--- START OF Input rows ---

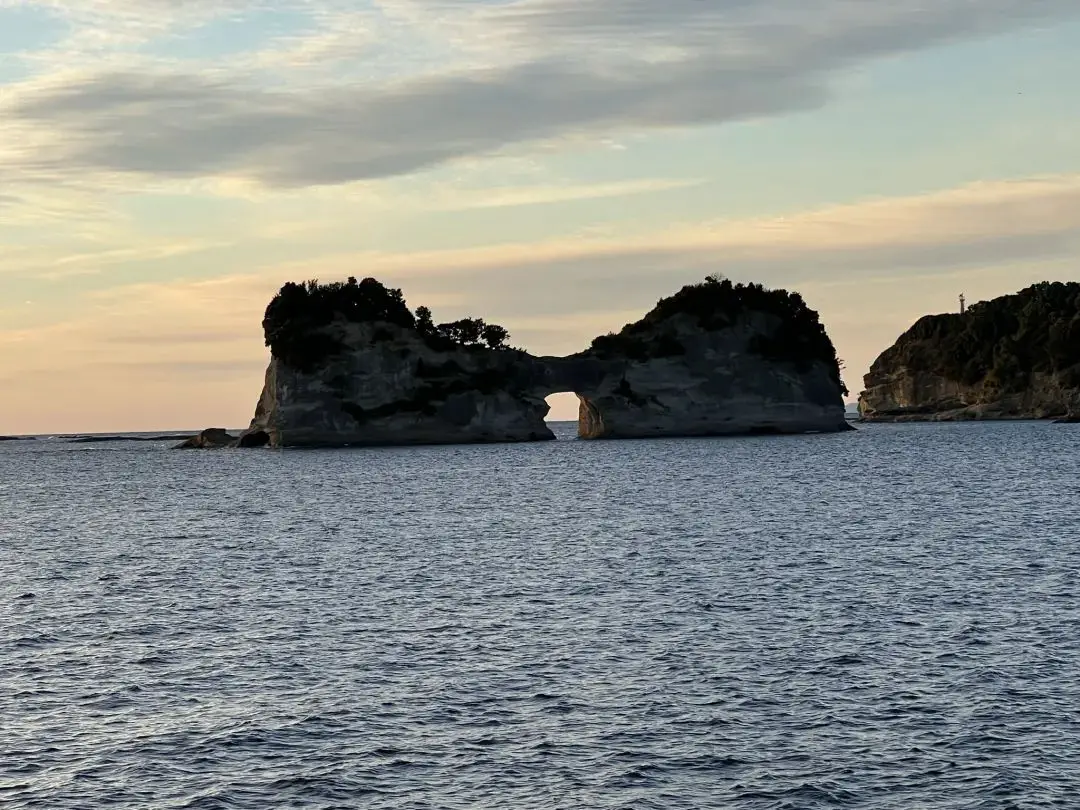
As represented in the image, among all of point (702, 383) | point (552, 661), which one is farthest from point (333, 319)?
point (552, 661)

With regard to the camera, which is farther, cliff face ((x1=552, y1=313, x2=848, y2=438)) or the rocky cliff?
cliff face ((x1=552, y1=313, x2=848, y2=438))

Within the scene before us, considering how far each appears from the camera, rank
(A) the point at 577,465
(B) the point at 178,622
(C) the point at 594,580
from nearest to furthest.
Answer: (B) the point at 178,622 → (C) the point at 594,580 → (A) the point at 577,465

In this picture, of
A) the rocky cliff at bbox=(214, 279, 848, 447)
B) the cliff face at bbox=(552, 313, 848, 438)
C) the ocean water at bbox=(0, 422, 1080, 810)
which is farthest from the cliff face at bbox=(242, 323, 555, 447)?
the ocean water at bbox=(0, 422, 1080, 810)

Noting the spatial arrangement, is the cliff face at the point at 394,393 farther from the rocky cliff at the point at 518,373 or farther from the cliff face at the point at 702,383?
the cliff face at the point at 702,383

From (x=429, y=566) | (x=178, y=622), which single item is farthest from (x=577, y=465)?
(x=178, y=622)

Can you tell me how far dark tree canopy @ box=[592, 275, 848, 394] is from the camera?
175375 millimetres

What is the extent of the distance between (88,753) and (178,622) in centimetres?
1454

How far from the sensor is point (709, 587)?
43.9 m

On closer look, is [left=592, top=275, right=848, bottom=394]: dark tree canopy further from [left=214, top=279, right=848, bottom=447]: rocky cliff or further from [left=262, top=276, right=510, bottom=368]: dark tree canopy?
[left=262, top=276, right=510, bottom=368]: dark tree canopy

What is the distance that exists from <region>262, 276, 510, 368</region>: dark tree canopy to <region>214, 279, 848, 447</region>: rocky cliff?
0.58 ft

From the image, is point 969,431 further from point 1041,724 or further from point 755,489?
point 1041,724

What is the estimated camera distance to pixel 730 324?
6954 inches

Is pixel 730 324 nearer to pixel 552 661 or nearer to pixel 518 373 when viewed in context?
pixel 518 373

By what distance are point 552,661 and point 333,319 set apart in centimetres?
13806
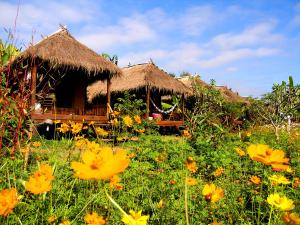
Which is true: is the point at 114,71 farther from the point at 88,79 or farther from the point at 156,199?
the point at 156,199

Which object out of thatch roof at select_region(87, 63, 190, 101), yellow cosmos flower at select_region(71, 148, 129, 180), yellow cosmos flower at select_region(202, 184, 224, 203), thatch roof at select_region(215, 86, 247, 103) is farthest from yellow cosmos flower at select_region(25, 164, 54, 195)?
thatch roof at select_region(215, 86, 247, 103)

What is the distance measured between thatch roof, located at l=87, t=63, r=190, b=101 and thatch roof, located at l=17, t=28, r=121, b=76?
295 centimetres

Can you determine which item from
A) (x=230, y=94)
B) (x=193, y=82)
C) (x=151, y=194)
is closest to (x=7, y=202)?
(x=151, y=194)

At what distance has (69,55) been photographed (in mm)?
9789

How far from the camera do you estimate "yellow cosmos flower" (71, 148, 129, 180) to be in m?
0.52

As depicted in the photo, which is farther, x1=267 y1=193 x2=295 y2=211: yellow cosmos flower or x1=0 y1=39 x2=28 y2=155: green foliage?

--- END OF Input rows ---

Objective:
The pictures should not appear in the copy; every other part of the records above must be returned exactly.

Expected answer:
As represented in the image, among all of point (702, 383) | point (552, 661), which one is farthest from point (333, 319)?
point (552, 661)

With regard to the camera, which is farther, cliff face ((x1=552, y1=313, x2=848, y2=438)) or the rocky cliff?
cliff face ((x1=552, y1=313, x2=848, y2=438))

Within the scene before us, considering how far each appears from the camera, rank
(A) the point at 577,465
(B) the point at 178,622
(C) the point at 594,580
from nearest to furthest.
Answer: (B) the point at 178,622 → (C) the point at 594,580 → (A) the point at 577,465

In this picture, of
A) the rocky cliff at bbox=(214, 279, 848, 447)
B) the cliff face at bbox=(552, 313, 848, 438)
C) the ocean water at bbox=(0, 422, 1080, 810)
which is farthest from the cliff face at bbox=(242, 323, 555, 447)?
the ocean water at bbox=(0, 422, 1080, 810)

Noting the spatial arrangement, is the cliff face at the point at 394,393 farther from the rocky cliff at the point at 518,373 or farther from the cliff face at the point at 702,383?
the cliff face at the point at 702,383

From (x=429, y=566) | (x=178, y=622), which single item is farthest from (x=577, y=465)?
(x=178, y=622)

Can you tell me how far dark tree canopy @ box=[592, 275, 848, 394] is from the camera?
175375 millimetres

What is the extent of the distance between (88,753) and (178,622) in centimetres?
1454

How far from the sensor is point (709, 587)?
43.9 m

On closer look, is [left=592, top=275, right=848, bottom=394]: dark tree canopy further from [left=214, top=279, right=848, bottom=447]: rocky cliff or further from [left=262, top=276, right=510, bottom=368]: dark tree canopy?
[left=262, top=276, right=510, bottom=368]: dark tree canopy

What is the distance that exists from <region>262, 276, 510, 368</region>: dark tree canopy to <region>214, 279, 848, 447</region>: rocky cliff?
0.58 ft

From the image, is point 969,431 further from point 1041,724 or further from point 755,489?
point 1041,724

What is the estimated camera distance to pixel 730 324?
6954 inches

Is pixel 730 324 nearer to pixel 552 661 or nearer to pixel 518 373 when viewed in context?
pixel 518 373

By what distance are point 552,661 and point 333,319 set apart in centimetres?
13806
Which is true: is the point at 114,71 farther from the point at 88,79 or farther from the point at 156,199?
the point at 156,199

Which object out of thatch roof at select_region(87, 63, 190, 101), yellow cosmos flower at select_region(71, 148, 129, 180), yellow cosmos flower at select_region(202, 184, 224, 203), thatch roof at select_region(215, 86, 247, 103) is farthest from yellow cosmos flower at select_region(25, 164, 54, 195)?
thatch roof at select_region(215, 86, 247, 103)

What is the distance measured between thatch roof, located at l=87, t=63, r=190, b=101 and thatch roof, located at l=17, t=28, r=121, b=76?
295 centimetres

Can you determine which item from
A) (x=230, y=94)
B) (x=193, y=82)
C) (x=151, y=194)
is closest to (x=7, y=202)?
(x=151, y=194)

At what distance has (69,55) been photographed (in mm)?
9789

How far from the camera do you estimate "yellow cosmos flower" (71, 148, 129, 180) to be in m?
0.52

As depicted in the photo, which is farther, x1=267 y1=193 x2=295 y2=211: yellow cosmos flower or x1=0 y1=39 x2=28 y2=155: green foliage?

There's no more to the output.